2. Sollicitant la reconnaissance de la faute inexcusable de l'employeur à l'origine de la maladie professionnelle, la victime a saisi une juridiction de sécurité sociale.
Sur le premier moyen, ci-après annexé
3. En application de l'article 1014, alinéa 2, du code de procédure civile, il n'y a pas lieu de statuer par une décision spécialement motivée sur ce moyen qui n'est manifestement pas de nature à entraîner la cassation.
Sur le troisième moyen
Enoncé du moyen
4. L'employeur fait grief à l'arrêt de le condamner au paiement d'une certaine somme en réparation du préjudice d'agrément subi par son salarié, alors « que la rente versée à la victime d'un accident du travail indemnise, d'une part, les pertes de gains professionnels et l'incidence professionnelle de l'incapacité, d'autre part, le déficit fonctionnel permanent ; que le préjudice d'agrément réparable en application du quatrième de ces textes est constitué par l'impossibilité pour la victime de continuer à pratiquer régulièrement une activité spécifique sportive ou de loisir ; qu'en allouant à M. I..., atteint d'une "dyspnée d'effort très modérée" une indemnité de 5 000 euros en réparation de son préjudice d'agrément aux termes de motifs dont ne résulte pas l'impossibilité pour lui de pratiquer régulièrement une activité spécifique de loisir antérieure à la maladie, la cour d'appel a privé sa décision de base légale au regard des articles L. 434-1, L. 434-2, L. 452-2 et L. 452-3 du code de la sécurité sociale. »
Réponse de la Cour
5. Le préjudice d'agrément, réparable en application de l'article L. 452-3 du code de la sécurité sociale, est constitué par l'impossibilité pour la victime de continuer à pratiquer régulièrement une activité spécifique sportive ou de loisir. Ce poste de préjudice inclut la limitation de la pratique antérieure.

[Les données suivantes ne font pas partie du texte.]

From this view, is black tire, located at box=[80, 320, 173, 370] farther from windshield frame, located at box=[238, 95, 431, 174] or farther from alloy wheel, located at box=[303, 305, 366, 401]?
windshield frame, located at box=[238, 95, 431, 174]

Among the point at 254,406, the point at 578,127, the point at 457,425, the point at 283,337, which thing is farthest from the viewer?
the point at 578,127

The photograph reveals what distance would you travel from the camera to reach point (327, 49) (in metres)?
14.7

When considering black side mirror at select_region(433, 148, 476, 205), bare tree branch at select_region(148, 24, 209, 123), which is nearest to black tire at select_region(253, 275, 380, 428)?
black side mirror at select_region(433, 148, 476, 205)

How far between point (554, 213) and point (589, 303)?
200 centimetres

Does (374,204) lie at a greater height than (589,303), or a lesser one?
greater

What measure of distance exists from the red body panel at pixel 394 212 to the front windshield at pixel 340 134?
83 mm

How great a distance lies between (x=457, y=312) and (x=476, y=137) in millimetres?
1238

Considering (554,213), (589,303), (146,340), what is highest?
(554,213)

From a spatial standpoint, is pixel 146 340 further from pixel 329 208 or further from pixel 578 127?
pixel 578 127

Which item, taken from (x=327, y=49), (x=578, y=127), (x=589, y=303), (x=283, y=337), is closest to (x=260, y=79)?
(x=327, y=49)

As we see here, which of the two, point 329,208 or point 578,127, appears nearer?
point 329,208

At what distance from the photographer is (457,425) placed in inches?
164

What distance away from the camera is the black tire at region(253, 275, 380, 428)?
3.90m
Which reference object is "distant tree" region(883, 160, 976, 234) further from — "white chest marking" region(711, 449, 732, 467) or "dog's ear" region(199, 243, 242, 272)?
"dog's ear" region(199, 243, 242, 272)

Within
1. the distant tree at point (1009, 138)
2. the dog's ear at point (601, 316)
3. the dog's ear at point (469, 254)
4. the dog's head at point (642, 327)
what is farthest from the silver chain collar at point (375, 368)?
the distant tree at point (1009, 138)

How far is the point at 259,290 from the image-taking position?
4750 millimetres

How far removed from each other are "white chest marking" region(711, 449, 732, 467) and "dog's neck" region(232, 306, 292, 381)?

6. Pour allouer à la victime une certaine somme au titre de l'indemnisation de son préjudice d'agrément, l'arrêt retient que la dyspnée d'effort dont elle est atteinte limite substantiellement celle-ci dans l'accomplissement de ses activités de loisirs de bricolage et de cyclisme qui nécessitent une totale capacité respiratoire dont elle est aujourd'hui et désormais dépourvue et que la victime est dès lors fondée à soutenir que le préjudice d'agrément qui en résulte pour elle doit être indemnisé.
7. De ces constatations, dont il résulte que la victime a subi une limitation substantielle de sa pratique des activités de bricolage et de cyclisme antérieure à la maladie professionnelle dont elle est atteinte, la cour d'appel a légalement justifié sa décision.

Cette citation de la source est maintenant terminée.